--- Extract to read ---
In the question period Chirag was asked about what he saw as the impacts of Covid19 on searching.
He made the following points.
- Distributed working will give rise to novel searches to novel problems
- The people doing the search may be doing so on behalf of others in their virtual team and so there is no search history to use
- Collaborative searching has not caught on but it seems very likely that the extensive use of distributed working will result in a surge of interest in this.
Professor Jamie Callan
Jamie Callan is a guru among gurus of IR research
http://www.cs.cmu.edu/~callan/
He made the point at the outset of his presentation that IR is the only element of computer science where evaluation by users is essential in improving the search experience, and that at present we are lacking good evaluation measures for the very simple reason that users are all individuals. Nevertheless that should not stop us trying to develop good evaluation measures. He felt that IR is not being driven by NLP and ML and that research in the area is being reactive rather than innovative. Jamie also highlighted that IR is the only element of computer science where there is a requirement for evaluation as for most other systems it comes down to a core issue of whether the user-specified requirements have been achievedInterestingly he commented that he felt that the negative connotations of presenting ‘ten blue links’ were overstated as a user needed to see the context of each result.
Much of his talk was around understanding search query patterns. Jamie was very positive about the potential value of BERT in multi-stage reranking but emphasized that it needed volumes of data that were rarely generated outside of high-volume e-commerce applications. These could indeed benefit from BERT approaches but were a special case because it was possible to do A/B testing on changes to a much more significant extent that on complete documents.
--- Entries provided ---
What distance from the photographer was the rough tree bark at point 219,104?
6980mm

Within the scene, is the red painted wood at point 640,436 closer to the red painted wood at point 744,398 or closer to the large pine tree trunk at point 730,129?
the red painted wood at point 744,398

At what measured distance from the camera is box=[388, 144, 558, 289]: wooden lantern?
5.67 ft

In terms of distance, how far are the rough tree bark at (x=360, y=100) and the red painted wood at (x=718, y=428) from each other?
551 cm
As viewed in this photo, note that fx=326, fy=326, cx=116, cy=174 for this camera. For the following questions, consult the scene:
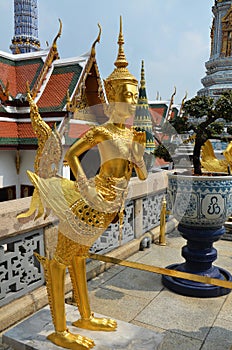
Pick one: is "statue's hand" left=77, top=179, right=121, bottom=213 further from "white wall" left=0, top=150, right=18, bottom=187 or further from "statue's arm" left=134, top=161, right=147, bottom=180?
"white wall" left=0, top=150, right=18, bottom=187

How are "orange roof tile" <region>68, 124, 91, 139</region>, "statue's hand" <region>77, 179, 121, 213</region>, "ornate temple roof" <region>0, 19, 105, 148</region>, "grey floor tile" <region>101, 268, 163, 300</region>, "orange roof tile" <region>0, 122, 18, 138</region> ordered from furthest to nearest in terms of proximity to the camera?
"orange roof tile" <region>68, 124, 91, 139</region> → "ornate temple roof" <region>0, 19, 105, 148</region> → "orange roof tile" <region>0, 122, 18, 138</region> → "grey floor tile" <region>101, 268, 163, 300</region> → "statue's hand" <region>77, 179, 121, 213</region>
---
• Tasks to perform
#1 Answer these about the report on the search talks:
(a) According to Chirag, what has collaborative searching not done so far?
(b) Jamie Callan said research in IR is being what, rather than innovative?
(c) Outside of which applications did Callan say the data volumes BERT needs are rarely generated?
#2 Carry on the report on the search talks from the point where it stops.

• Answers for the tasks
#1
(a) It has not caught on.
(b) Reactive.
(c) High-volume e-commerce applications.

#2
He then moved on to look at conversational search. In presenting the context for conversational search he noted that text and voice-based dialogue systems have become common but are based around strong models of common tasks, usually rely on extensive curated domain knowledge and search is being used as a last resort. In his view they are good for easy search tasks but have limitations for complex open-domain information seeking. This is because they are poor at giving a sense of the landscape (compared with looking at a search results page) and because of use of machine learning the answers focus on what other people needed to know. He pointed out that the TREC conversational search track (CAsT) was quite limited in its scope, because
- There was no information introduced about the person seeking the information
- Questions were in a static order, and can so can refer to concepts introduced in prior questions
- The answer is a single passage
- Questions and answers are independent of previous results.
He pointed out that a number of changes are being proposed for the 2020 CAsT track though of course it is doubtful that the TREC event will take place.
A subsequent paper by Julia Kiseleva (Microsoft Research) was quite brutally honest about the challenges of evaluating conversational search systems, primarily because at present there is no common way to undertake the evaluations, making comparisons between approaches of little value.
I would add that towards the end of the conference there was an excellent panel discussion on conversational search (Microsoft, Amazon, etc) and the general view was that we are still at the very beginning of understanding not just how to improve conversational search but what the business/use cases were to justify the research and development investment. Much of the work that has been reported where the results seem to be good are a) special cases, such as e-commerce and b) the evaluation is not rigorous enough for others to be able to scale up on the outcomes.